Builds the sketch payload for an EXSK v2 frame.

Decodes an EXSK frame (v1 or v2) into a uniform map.

Encodes a sketch into an EXSK v2 frame.

Returns the magic bytes used by every EXSK frame.

Builds a default ExDataSketch.Hash.Metadata block from a sketch's options keyword list.

Peeks at the version byte of an EXSK frame without parsing the body.

Types

decoded()

@type decoded() :: %{
  version: 1 | 2,
  sketch_id: non_neg_integer(),
  family_version: non_neg_integer(),
  metadata: ExDataSketch.Hash.Metadata.t() | nil,
  params: binary(),
  state: binary()
}

Functions

build_payload(params, state)

@spec build_payload(binary(), binary()) :: binary()

Builds the sketch payload for an EXSK v2 frame.

This is the inverse of the internal split_v2_payload/1 used by decode/1. Sketch modules call it to assemble their params + state bytes into a single payload before handing it to encode/3.

Examples

iex> ExDataSketch.Binary.build_payload(<<1, 2>>, <<10, 20, 30>>)
<<2, 0, 0, 0, 1, 2, 10, 20, 30>>

decode(bin)

@spec decode(binary()) :: {:ok, decoded()} | {:error, Exception.t()}

Decodes an EXSK frame (v1 or v2) into a uniform map.

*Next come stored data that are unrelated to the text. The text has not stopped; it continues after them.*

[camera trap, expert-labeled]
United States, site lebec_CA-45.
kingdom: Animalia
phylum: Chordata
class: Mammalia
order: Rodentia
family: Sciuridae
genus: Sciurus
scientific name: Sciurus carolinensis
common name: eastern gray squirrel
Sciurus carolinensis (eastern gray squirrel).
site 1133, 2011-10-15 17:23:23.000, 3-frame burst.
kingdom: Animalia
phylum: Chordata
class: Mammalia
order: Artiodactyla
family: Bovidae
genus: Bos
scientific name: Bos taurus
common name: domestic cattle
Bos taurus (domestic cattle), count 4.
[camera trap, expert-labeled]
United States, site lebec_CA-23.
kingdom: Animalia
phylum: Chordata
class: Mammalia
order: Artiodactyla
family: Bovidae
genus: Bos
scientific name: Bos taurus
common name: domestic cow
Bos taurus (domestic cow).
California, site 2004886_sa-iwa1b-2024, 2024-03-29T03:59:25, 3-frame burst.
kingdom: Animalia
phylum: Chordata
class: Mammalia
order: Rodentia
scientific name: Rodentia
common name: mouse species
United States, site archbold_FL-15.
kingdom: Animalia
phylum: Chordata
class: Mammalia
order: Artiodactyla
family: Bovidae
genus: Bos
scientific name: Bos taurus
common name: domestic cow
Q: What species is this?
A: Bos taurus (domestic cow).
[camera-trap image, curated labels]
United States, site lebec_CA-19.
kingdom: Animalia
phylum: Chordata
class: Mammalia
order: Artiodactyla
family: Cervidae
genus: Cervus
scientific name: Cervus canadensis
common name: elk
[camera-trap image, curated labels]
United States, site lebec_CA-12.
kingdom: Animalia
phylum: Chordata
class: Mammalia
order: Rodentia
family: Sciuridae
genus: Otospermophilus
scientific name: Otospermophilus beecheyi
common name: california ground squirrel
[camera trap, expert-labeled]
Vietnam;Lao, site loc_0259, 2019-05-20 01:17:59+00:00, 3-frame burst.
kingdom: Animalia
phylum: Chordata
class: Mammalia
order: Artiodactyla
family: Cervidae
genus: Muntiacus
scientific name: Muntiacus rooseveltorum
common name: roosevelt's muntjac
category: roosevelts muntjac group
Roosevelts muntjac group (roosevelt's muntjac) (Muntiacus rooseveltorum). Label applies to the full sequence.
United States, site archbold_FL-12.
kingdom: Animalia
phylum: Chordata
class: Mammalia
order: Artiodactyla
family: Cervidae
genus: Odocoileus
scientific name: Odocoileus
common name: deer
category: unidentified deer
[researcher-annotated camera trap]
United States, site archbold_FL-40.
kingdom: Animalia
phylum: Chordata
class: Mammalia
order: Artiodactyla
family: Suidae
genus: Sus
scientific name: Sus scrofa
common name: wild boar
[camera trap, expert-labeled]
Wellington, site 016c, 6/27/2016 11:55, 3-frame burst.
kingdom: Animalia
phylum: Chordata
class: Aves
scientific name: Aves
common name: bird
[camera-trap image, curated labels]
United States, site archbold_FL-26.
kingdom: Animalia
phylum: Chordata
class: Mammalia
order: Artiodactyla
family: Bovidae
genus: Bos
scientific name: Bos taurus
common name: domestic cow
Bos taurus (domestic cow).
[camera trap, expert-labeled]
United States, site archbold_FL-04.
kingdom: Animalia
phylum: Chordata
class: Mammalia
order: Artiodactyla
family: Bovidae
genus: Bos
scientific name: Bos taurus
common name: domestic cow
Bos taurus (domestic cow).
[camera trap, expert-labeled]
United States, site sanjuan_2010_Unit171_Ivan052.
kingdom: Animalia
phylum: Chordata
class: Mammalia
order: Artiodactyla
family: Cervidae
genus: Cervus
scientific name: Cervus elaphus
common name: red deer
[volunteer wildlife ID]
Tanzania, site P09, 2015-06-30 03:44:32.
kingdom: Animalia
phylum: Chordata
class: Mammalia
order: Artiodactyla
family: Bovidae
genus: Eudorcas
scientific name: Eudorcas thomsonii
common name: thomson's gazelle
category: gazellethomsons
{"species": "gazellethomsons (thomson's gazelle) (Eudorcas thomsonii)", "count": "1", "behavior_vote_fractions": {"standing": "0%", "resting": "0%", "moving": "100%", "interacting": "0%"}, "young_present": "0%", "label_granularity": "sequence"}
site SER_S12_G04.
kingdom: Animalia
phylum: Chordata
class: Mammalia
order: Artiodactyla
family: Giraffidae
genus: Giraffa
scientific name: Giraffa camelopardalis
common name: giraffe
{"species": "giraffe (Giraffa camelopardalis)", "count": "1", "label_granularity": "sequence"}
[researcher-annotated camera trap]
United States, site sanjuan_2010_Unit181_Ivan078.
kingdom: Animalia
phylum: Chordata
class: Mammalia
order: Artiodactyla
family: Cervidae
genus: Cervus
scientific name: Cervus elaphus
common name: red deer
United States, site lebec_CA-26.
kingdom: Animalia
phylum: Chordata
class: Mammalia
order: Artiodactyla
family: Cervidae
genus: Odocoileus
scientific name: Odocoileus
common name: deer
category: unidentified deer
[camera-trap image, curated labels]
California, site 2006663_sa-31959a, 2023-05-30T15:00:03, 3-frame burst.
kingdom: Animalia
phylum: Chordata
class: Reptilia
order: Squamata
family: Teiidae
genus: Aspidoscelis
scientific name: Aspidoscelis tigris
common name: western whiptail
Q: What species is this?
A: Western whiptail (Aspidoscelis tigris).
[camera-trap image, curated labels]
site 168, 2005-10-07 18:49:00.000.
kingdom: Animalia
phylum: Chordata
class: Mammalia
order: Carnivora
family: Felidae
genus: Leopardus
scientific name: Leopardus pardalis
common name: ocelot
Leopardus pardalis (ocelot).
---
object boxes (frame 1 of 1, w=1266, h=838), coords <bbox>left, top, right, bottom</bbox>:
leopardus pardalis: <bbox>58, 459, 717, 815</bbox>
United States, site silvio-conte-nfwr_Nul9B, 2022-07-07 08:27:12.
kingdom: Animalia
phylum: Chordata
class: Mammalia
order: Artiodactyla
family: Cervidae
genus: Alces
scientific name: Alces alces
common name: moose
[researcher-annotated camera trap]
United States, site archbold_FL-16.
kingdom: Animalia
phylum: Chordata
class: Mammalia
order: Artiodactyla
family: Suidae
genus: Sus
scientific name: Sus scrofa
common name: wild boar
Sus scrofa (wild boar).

The returned map always contains:

  • :version1 | 2

  • :sketch_id — the sketch family byte
  • :family_version — for v1, defaults to 0
  • :metadata — an ExDataSketch.Hash.Metadata struct for v2 frames, or nil for v1 frames (v1 has no metadata block)
  • :params — the sketch's params binary (sketch-specific layout)
  • :state — the sketch's state binary

v1 → uniform mapping

v1 frames carry params + state but no metadata block and no family_version. The decoder fills :metadata = nil and :family_version = 0 and otherwise behaves identically to the pre-v0.8 ExDataSketch.Codec.decode/1.

v2 → uniform mapping

v2 frames carry a metadata block but no longer carry a separate params binary. The payload (between the metadata and the CRC) is a length-prefixed <<params_size::u32-le, params::binary, state::binary>> pair so the per-sketch parser can recover both segments. This convention is internal to the EXSK v2 codec and is documented in plans/binary_contract.md.

Returns {:ok, map} on success or {:error, %DeserializationError{}} on failure.

Examples

iex> v1 = ExDataSketch.Codec.encode(1, 1, <<14>>, <<0, 0>>)
iex> {:ok, decoded} = ExDataSketch.Binary.decode(v1)
iex> decoded.version
1
iex> decoded.metadata
nil
iex> decoded.params
<<14>>
iex> decoded.state
<<0, 0>>

encode(metadata, payload, opts \\ [])

@spec encode(ExDataSketch.Hash.Metadata.t(), binary(), keyword()) :: binary()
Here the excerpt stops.